NBC 15 interviewed Dixon Wednesday at the scene where employee Clay Crutcher was just hit and killed by a car driving in a construction zone.
You'd think a crime scene, orange cones, construction and police cars would keep drivers in check....Dixon saw otherwise.
“I’ve seen two more cars going in the wrong lane here in the last five minutes and that’s just the way it happens,” Dixon said.
Dixon says something's got to change or innocent construction employee's will continue to die.
“They’re trying to make a living to support their families and just every day it’s like they’re running a gauntlet,” Dixon said.
Valerie Greenhouse lives along the DIP construction zone where Crutcher was killed. She's witnessed people ignoring the cones too
“I’ve seen people run over them, they have them blocked off where you have to say on one side but for some reason everyone’s in a hurry,” Greenhouse said.
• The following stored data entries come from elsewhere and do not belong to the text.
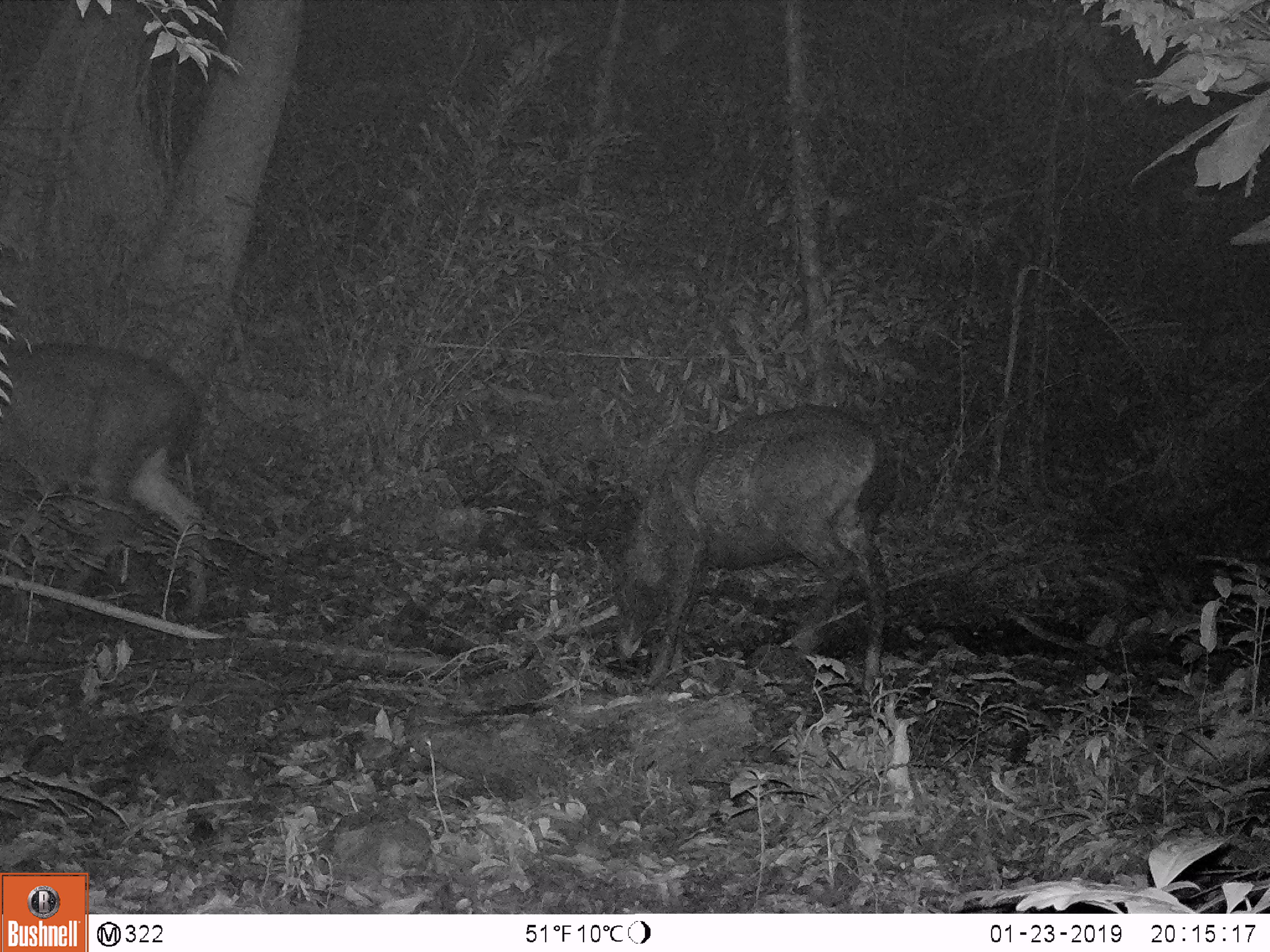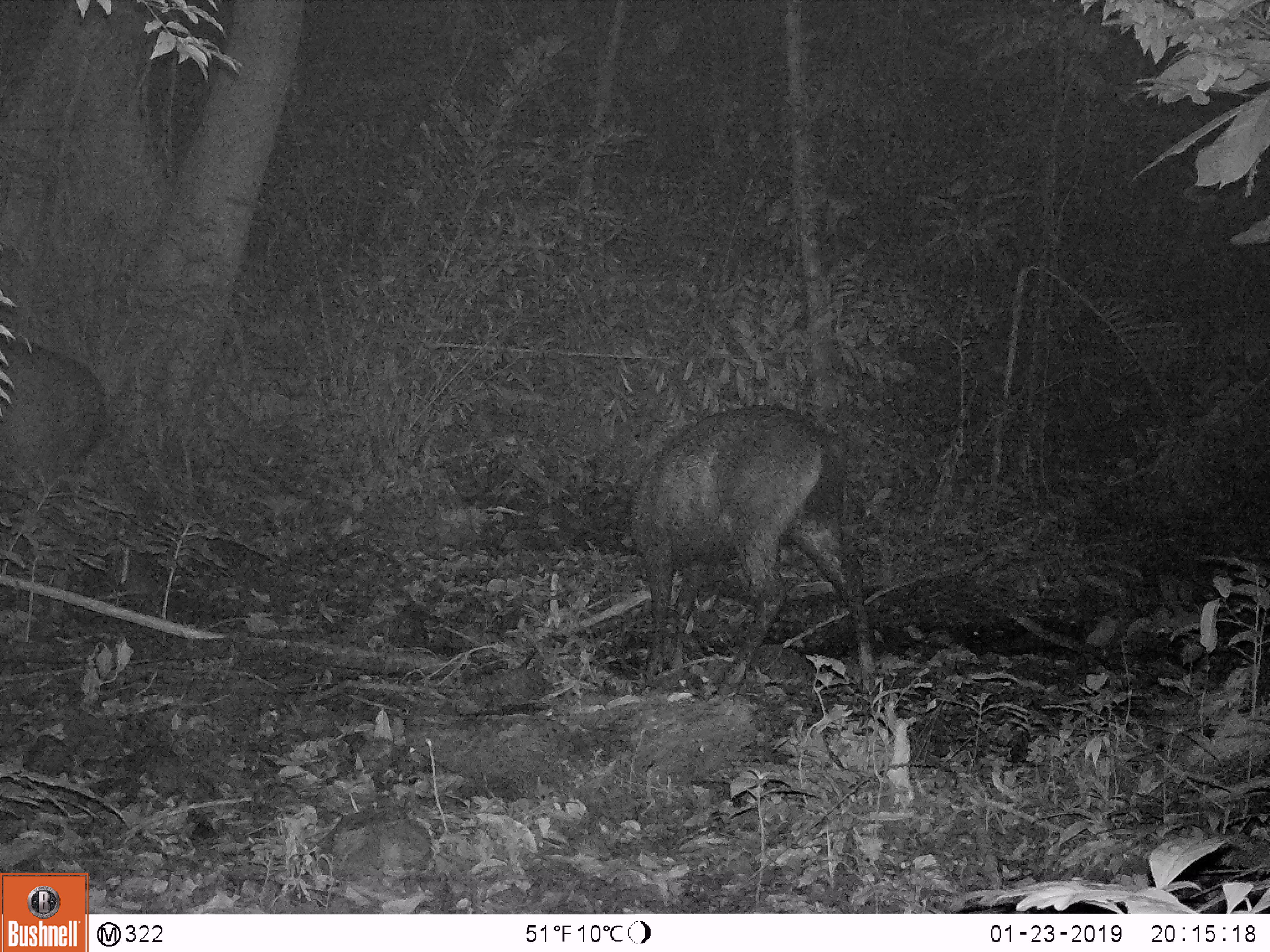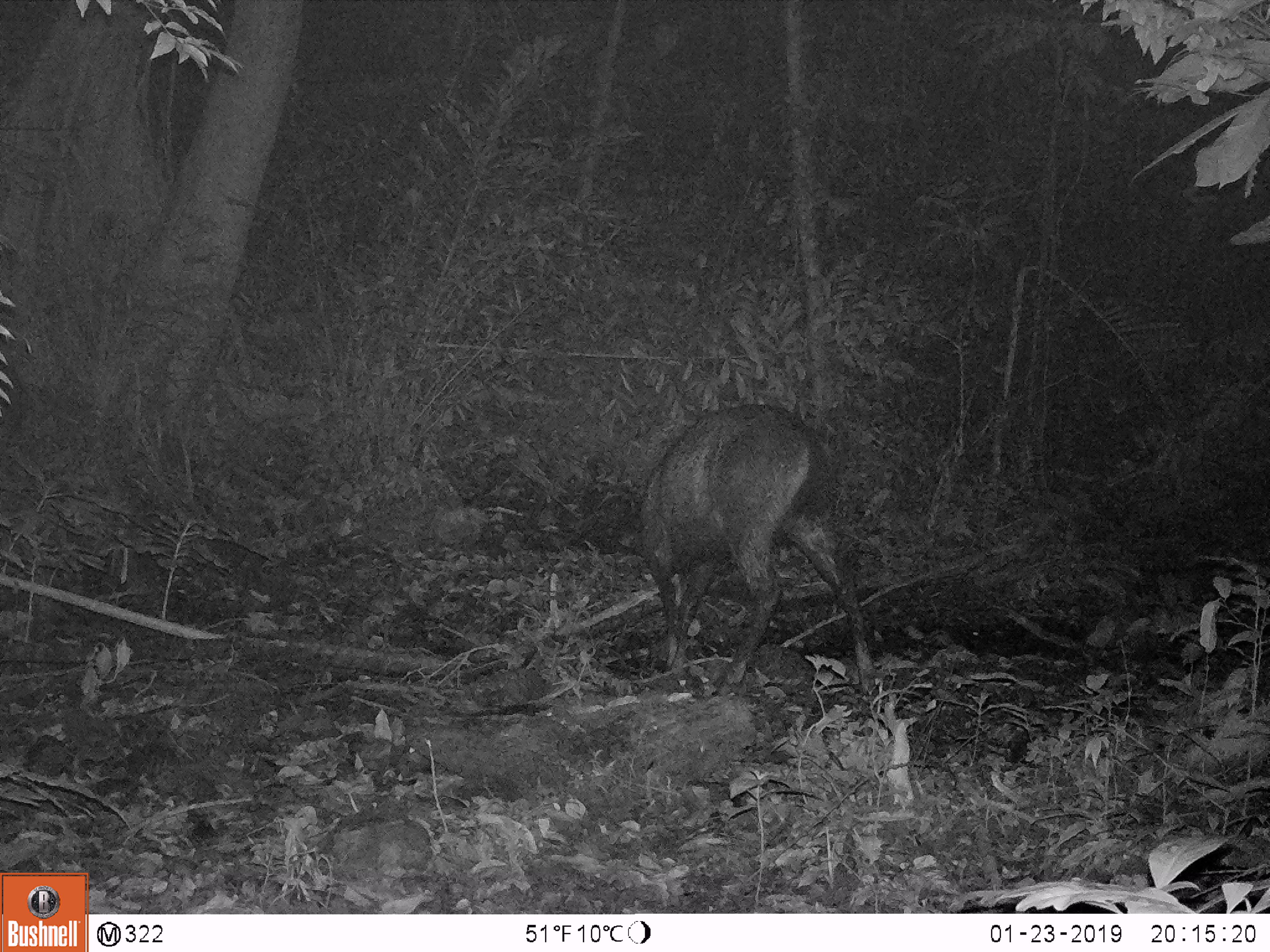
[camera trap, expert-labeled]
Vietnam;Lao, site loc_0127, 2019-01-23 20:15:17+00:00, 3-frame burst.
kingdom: Animalia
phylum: Chordata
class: Mammalia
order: Artiodactyla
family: Cervidae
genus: Rusa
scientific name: Rusa unicolor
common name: sambar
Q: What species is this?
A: Sambar (Rusa unicolor).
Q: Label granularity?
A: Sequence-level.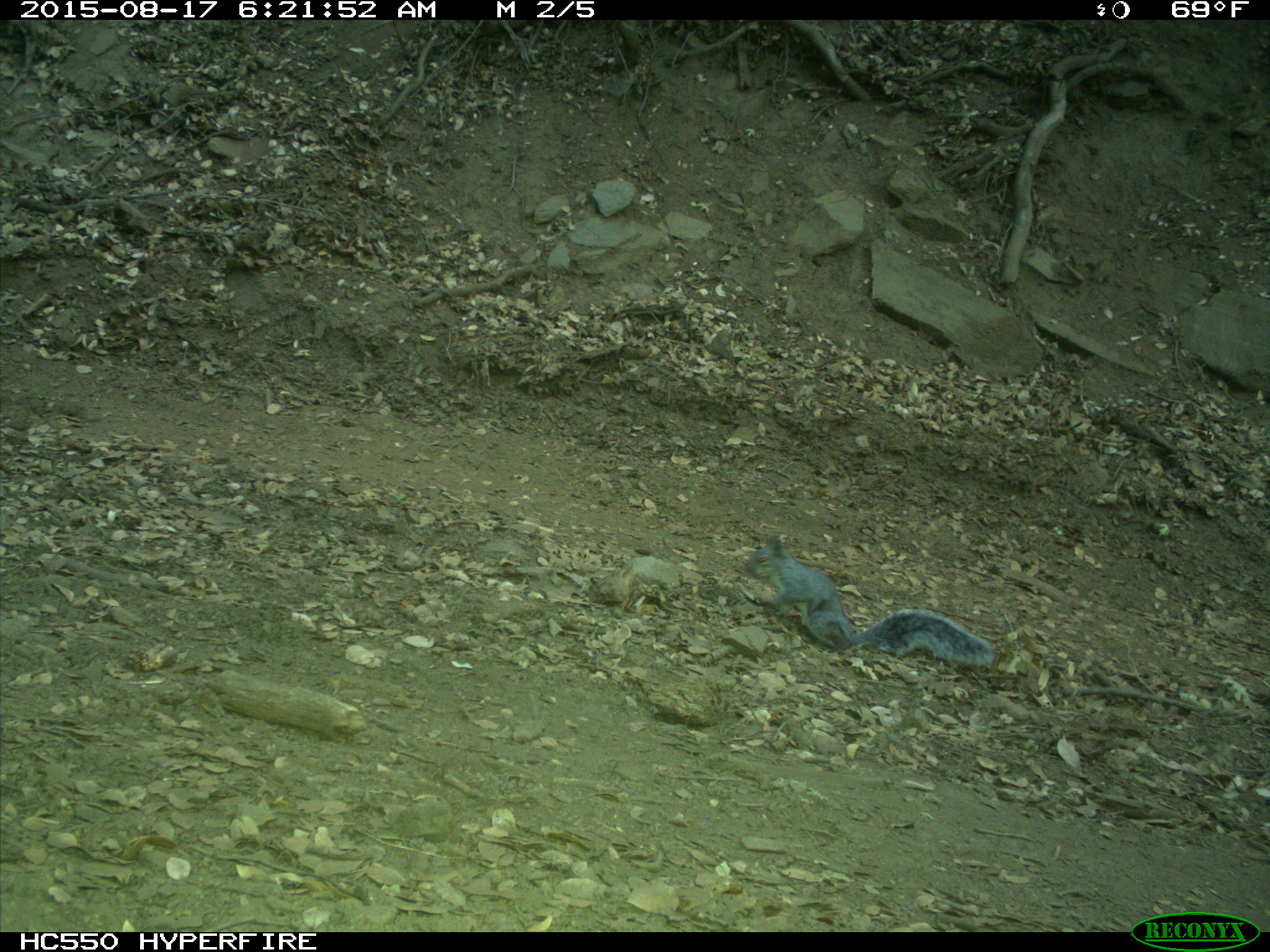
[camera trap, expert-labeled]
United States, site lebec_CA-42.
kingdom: Animalia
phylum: Chordata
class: Mammalia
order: Rodentia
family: Sciuridae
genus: Sciurus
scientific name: Sciurus carolinensis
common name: eastern gray squirrel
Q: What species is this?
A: Sciurus carolinensis (eastern gray squirrel).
Greenhouse and Dixon want more drivers to think less about rushing and more about sparing lives by following the law.
“We all need to be more compassionate,” Greenhouse said.
The owners of John G. Walton construction company fought to create a law after losing their own son in a construction zone.
In 2017, Governor Kay Ivey signed the Marshall James Walton Highway Safety Act making vehicular homicide a class c felony punishable with one to 9 years in prison.